### Text provided
# Kung Fu Instructors



## Eyedoc (Apr 9, 2004)

I am in Corpus Christi, TX and I am interested in studying Kung Fu.  I was originally interested in this, but fell into Okinawan Kenpo for the period up to now (I was unable to find any kung fu instructors here).  My sensei is now leaving the area so I am now with no instructor and will have to perhaps take my training in a different direction (no Oki Kenpo instructors here, either).  I am trying to take this opportunity to try to pursue the original line I was looking for.

If anyone knows any instructors (Sifus?) in the Corpus Christi, TX area, I would appreciate it if you could respond with some information.  Thanks.


----------



## bart (Apr 10, 2004)

Have you checked out wingchun.org ?

They have a pretty extensive list. Sometimes people listed there will know people who aren't listed there. Good luck.


----------



## 7starmantis (Apr 10, 2004)

Are you looking specifically for wing chun, or any other system of kung fu?

7sm


----------



## Eyedoc (Apr 10, 2004)

I was looking at Wing Chun, but I don't know enough about the styles to be that discriminating.  I don't think I have a good build for Wushu, so I'm pretty sure that is out (although it really looks cool).  I also saw some White Crane that looked pretty interesting.  I'm open to suggestion


----------



## Eyedoc (Apr 10, 2004)

I was also looking for a style that helps develop mentally/spiritually as well as physically.  All styles are physical, but I am looking for more than kicking the crap out of people (I'm a doctor and it just doesn't come up that often)...so any advice about a specific style is more than welcome.  thanks


----------



## 7starmantis (Apr 10, 2004)

Eyedoc said:
			
		

> I was also looking for a style that helps develop mentally/spiritually as well as physically. All styles are physical, but I am looking for more than kicking the crap out of people (I'm a doctor and it just doesn't come up that often)...so any advice about a specific style is more than welcome. thanks


I'm not really into CMA for spiritual reasons, but the mental and physical aspects I can comment on. As far as advice on a specific style it would be hard to say without knowing your goals and what your looking for in martial arts.

7sm


----------

### Information shown
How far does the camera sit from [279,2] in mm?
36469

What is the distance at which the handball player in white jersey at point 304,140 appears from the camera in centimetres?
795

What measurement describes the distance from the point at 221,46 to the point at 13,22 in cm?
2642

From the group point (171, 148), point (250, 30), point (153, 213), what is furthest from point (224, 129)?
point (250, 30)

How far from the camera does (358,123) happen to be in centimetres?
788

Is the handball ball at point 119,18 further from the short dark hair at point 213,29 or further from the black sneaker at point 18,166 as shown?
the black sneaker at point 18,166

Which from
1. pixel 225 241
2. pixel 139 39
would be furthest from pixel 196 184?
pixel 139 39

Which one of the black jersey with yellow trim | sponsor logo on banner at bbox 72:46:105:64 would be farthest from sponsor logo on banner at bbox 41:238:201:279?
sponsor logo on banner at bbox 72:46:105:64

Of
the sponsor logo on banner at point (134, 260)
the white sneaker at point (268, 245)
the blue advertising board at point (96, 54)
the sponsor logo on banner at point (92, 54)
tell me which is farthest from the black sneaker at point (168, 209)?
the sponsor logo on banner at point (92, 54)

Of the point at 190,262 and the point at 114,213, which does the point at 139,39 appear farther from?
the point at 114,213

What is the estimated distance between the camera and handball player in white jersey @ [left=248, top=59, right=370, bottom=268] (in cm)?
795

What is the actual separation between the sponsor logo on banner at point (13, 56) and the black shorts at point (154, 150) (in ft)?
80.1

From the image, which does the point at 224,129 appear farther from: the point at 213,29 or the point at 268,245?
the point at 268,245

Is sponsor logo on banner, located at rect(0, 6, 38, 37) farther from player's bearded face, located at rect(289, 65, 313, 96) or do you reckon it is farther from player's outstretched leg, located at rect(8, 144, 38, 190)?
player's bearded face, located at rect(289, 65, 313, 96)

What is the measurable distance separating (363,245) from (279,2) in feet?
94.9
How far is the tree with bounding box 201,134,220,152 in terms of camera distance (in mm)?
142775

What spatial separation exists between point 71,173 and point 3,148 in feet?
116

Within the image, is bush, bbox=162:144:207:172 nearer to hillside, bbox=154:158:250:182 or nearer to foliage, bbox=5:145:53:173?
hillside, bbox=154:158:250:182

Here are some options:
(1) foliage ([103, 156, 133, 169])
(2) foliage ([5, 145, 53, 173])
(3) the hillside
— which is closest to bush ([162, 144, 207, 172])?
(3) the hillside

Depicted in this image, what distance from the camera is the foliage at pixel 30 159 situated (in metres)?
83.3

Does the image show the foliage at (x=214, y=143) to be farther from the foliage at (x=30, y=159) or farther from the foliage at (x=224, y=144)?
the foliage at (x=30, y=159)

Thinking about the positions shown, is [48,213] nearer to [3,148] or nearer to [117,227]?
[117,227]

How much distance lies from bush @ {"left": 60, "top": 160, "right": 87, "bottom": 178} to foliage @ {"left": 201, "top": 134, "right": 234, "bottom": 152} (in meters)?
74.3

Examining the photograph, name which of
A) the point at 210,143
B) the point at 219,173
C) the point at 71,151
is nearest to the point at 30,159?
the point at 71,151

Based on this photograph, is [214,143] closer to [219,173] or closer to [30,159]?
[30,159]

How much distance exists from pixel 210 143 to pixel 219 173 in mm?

### Your tasks
1 – In the kung fu instructors thread, rewrite the passage from "I am in Corpus" to "bart (Apr 10, 2004)", replacing "Corpus Christi" with "Austin".
2 – Answer these questions from the kung fu instructors thread:
(a) What martial art had Eyedoc studied up to the time of the first post?
(b) Which website does bart recommend checking?
(c) What profession does Eyedoc state he or she has?

### Written answers
1 –
I am in Austin, TX and I am interested in studying Kung Fu.  I was originally interested in this, but fell into Okinawan Kenpo for the period up to now (I was unable to find any kung fu instructors here).  My sensei is now leaving the area so I am now with no instructor and will have to perhaps take my training in a different direction (no Oki Kenpo instructors here, either).  I am trying to take this opportunity to try to pursue the original line I was looking for.

If anyone knows any instructors (Sifus?) in the Austin, TX area, I would appreciate it if you could respond with some information.  Thanks.


----------



## bart (Apr 10, 2004)

2 –
(a) Okinawan Kenpo
(b) wingchun.org
(c) Doctor